⟨

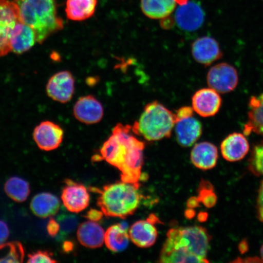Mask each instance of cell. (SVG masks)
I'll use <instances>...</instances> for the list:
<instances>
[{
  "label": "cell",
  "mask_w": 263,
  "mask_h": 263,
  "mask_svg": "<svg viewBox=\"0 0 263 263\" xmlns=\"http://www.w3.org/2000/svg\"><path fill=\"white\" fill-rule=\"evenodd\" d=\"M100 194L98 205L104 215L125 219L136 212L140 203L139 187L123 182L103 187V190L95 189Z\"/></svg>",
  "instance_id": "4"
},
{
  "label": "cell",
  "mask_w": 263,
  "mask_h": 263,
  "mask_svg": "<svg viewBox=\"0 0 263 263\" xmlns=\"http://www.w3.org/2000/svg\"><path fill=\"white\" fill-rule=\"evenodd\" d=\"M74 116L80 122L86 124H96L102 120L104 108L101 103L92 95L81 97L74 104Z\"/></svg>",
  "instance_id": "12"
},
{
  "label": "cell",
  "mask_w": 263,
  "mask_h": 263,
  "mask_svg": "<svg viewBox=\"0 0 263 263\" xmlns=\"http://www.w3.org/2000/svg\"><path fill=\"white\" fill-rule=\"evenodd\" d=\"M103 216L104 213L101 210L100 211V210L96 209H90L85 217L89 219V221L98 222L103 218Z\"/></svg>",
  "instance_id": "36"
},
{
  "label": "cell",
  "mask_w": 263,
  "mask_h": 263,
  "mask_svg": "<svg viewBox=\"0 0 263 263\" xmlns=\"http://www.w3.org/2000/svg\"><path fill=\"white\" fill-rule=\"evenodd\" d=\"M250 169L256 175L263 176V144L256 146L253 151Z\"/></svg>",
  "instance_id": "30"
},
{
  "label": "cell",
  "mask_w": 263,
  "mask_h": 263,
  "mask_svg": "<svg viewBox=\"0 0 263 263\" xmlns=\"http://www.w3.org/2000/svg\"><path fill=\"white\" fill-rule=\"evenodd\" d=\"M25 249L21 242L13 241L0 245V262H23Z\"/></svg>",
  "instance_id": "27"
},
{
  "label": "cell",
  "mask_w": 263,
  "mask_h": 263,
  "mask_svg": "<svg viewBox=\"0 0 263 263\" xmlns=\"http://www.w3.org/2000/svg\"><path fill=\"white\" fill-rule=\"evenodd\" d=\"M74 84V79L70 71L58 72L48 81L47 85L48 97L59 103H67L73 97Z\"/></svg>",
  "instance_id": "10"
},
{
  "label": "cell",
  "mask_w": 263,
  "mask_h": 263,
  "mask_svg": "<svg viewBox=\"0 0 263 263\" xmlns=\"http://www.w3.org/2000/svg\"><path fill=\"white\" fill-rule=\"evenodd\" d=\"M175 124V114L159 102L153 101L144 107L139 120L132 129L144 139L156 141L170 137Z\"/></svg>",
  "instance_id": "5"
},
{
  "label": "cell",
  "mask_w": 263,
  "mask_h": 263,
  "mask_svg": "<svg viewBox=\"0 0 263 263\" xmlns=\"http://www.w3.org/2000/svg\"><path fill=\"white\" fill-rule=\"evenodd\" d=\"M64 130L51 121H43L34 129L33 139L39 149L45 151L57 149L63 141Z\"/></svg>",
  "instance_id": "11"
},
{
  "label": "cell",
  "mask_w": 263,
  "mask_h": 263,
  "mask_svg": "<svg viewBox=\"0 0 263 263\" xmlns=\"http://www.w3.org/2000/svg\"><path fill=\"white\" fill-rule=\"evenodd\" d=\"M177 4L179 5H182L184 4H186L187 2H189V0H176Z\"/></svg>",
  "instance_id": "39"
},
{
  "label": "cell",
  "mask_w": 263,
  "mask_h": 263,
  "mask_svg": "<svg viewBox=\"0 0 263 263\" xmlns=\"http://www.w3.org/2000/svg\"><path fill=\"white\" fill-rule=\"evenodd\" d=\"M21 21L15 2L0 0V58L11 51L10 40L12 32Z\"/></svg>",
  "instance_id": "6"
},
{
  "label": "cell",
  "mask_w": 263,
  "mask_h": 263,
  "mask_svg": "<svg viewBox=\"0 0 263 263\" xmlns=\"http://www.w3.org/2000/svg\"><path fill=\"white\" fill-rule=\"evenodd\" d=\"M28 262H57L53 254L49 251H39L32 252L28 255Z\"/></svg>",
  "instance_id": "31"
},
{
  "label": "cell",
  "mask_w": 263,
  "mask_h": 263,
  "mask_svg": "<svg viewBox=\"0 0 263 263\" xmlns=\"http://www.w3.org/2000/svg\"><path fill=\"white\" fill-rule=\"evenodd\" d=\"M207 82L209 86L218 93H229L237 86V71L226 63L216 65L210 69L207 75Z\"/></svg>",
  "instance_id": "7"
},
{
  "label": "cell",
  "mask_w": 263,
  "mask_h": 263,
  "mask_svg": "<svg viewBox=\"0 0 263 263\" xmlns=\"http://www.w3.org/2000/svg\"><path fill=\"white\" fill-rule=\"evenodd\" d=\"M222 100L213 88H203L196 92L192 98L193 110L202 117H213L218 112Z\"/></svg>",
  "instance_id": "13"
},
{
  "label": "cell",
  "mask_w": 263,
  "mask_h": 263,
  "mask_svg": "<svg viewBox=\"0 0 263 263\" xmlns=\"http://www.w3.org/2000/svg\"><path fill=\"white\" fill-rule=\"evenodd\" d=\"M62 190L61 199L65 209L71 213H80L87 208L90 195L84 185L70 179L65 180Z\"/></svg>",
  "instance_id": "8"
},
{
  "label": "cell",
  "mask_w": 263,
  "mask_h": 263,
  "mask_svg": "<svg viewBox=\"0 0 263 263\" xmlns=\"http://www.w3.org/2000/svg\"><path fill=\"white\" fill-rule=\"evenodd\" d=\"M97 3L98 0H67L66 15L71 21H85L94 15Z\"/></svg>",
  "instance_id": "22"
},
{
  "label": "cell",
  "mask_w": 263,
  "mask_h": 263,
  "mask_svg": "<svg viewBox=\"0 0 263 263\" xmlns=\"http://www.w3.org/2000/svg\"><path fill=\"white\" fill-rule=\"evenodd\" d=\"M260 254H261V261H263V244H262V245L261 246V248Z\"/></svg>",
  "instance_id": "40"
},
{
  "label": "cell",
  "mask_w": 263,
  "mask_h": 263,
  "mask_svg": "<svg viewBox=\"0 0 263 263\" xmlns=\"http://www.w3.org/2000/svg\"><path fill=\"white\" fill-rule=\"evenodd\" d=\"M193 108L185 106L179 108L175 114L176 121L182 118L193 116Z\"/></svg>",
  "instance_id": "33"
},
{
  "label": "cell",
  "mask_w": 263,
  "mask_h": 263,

⟩

§ Given instruction
Select each line of the data above that contains the string "instances". Treat uppercase and lowercase letters as distinct.

§ Answer to the task
I'll use <instances>...</instances> for the list:
<instances>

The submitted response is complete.